The Business Council of Australia and Australian Industry Group have urged the government to delay its planned start date for climate change financial reporting until July 2025.

Many smaller Australian companies were worried about the government’s plan, Hancock said. “It’s one of the most common things we’re getting asked about,” she said.

Accounting for scope 3 emissions was “challenging” because it required working with customers and suppliers, as Rio has done, Hancock said. “Without doing that, there is no decarbonization. The action just doesn’t happen,” she said.

Steel production was one of the world’s most carbon-intensive industries, contributing about 11% of global emissions because it relied heavily on metallurgical coal to fire blast furnaces used to smelt iron ore, according to ACCR.

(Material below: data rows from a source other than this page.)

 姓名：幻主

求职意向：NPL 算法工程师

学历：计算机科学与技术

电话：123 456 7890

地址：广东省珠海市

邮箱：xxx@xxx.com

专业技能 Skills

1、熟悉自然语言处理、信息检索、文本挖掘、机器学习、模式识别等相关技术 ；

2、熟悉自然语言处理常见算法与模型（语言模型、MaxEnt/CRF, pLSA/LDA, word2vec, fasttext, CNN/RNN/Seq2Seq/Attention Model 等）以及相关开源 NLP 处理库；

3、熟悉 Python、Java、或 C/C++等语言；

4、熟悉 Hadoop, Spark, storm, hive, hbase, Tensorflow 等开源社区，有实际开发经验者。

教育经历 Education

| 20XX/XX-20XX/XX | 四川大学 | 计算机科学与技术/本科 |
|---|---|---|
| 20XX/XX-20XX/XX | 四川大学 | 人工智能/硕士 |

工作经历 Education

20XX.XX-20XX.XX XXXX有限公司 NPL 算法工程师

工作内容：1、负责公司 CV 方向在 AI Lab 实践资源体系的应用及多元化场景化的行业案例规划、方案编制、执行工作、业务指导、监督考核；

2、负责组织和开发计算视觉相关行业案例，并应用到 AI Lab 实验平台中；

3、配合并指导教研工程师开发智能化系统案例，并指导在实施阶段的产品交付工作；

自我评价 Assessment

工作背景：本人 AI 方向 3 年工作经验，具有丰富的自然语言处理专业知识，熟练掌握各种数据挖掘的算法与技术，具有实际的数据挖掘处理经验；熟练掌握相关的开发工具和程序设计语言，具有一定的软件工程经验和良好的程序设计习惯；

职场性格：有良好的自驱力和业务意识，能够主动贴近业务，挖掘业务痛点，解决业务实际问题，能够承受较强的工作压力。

Regulatory requirements on how companies report scope 3 emissions would allow companies to “start with quite low order methods and then build the accuracy over time,” Hancock said. Companies were “scared just because they haven’t gone into it and they don’t know where to start,” she said.

Consultations on the draft climate financial reporting bill have closed and submissions would be published this month, the Treasury Department said.